When my grandparents moved into a four-bedroom Houston home in 1965, they brought only a modest collection of prized possessions: the record player and its dozens of classical records, the sepia-toned photographs of relatives from the old country, the piano and its reams of sheet music. Their home must have felt impossibly empty with only a 5-year-old in tow.

Over time, though, the house became filled with other items: two more growing boys and in-laws who would come to stay for a few months out of the year. What had once been a cozy nest for the young parents now became the venue for after-school basketball scrimmages, synagogue charity meetings and traditional Passover Seders. A black-andwhite three-channel television appeared in the corner of the living room; various newspapers and magazines accumulated on my grandfather’s desk.
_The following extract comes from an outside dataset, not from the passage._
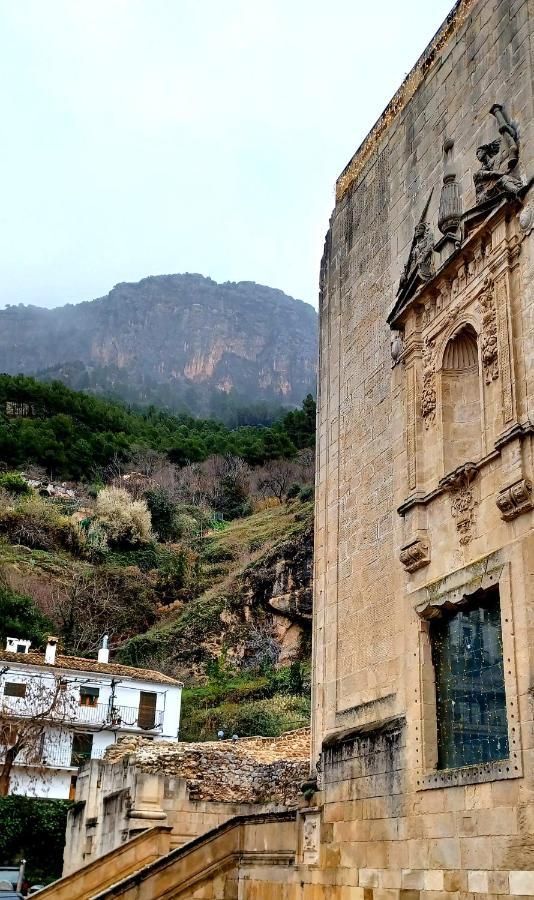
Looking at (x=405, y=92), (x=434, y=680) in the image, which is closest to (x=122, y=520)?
(x=405, y=92)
But even as the collection of items common to everyday life — neckties, tuna fish sandwiches, footballs — slowly filled my grandparents’ home, a whole other category of prized belongings became the most cherished of all: the books.

American history and biography. Sports memoirs and European post-war novels. Religious commentary, religious texts, and my grandfather’s writings on Texas history.

These books hold the story of life inside my grandparents’ cottage-style home. It was books that most inspired Thanksgiving table conversations, phone calls with grandchildren and handwritten postcards to family scattered worldwide. While I imagine some homes become overrun with plants or cats, my grandparents’ home is overrun with books. Shelves line every inch of wall space, bearing volumes with titles such as “The Man in the White Sharkskin Suit” and “The War for the Union.” My grandparents commissioned an iron worker in Houston to make special bookshelves for the house’s narrow hallways.

But while my grandparents’ books have maintained their sturdy spines and have not yellowed with time, the same cannot be said of my grandparents. With each return to Houston, my parents and I are reminded of my grandmother’s unsteady gait, my grandfather’s failing eyesight, the burden the crumbling house has become. In hushed tones my dad and his brothers talk about moving their parents to an assisted living facility as each hurricane season leaves a new path of destruction in its wake.

But when that day comes, what will happen to the books?

I ask this question with the uncomfortable feeling that I will be asking it again 30 or 40 years from now. My mom says she bought our house in Dallas 18 years ago because of its floor-to-ceiling built-in bookshelves, shelves already filled beyond capacity. Stacked horizontally on top of one another or packed together in neat rows, the books range from a collection of New Yorker pieces by Woody Allen to volumes on codebreaking during World War II. Then, there are the books that tell the narrative of my parents’ own lives together, like “Riley’s Love Lyrics,” which my dad purchased on my parents’ honeymoon and inscribed with the words, “To Lisa, who I love so dearly.”

Perhaps one day, when my parents’ house becomes too quiet and the burden is too much for them to bear, my siblings and I will speak in hushed tones about my parents and their precious books.

It is strange to realize that the individual items collected over my grandparents’ 62-year marriage will one day mean little to anyone, reduced instead to a list of items once cherished because of “that time when …” Who today would jump at the possibility of acquiring my grandparents’ beloved book collection, or that of my parents or perhaps, one day, mine?

When I called my grandparents earlier this week to ask about random books they have collected over the years, my grandmother casually mentioned William Faulkner’s The Sound and the Fury. The title, famously taken from Shakespeare’s “Macbeth,” is excerpted from the end of Macbeth’s soliloquy, in which he concludes that life and its struggles are devoid of any meaning:

Tomorrow and tomorrow and tomorrow,

Creeps in this petty pace from day to day

To the last syllable of recorded time,

And all our yesterdays have lighted fools

The way to dusty death. Out, out, brief candle!

Life’s but a walking shadow, a poor player

That struts and frets his hour upon the stage

And then is heard no more: it is a tale

Told by an idiot, full of sound and fury, 

Signifying nothing. 

As I wonder how many tomorrows my grandparents’ books will have, I hold onto some belief that there was meaning in the collection, and that the books themselves contributed meaning to the years my grandparents have spent in that house since 1965.

But as the books’ yesterdays seem so much more in number than their tomorrows and tomorrows and tomorrows, I am less sure. I glance across the shelf to find Iréne Némirovsky’s “All Our Worldly Goods,” and I am sad.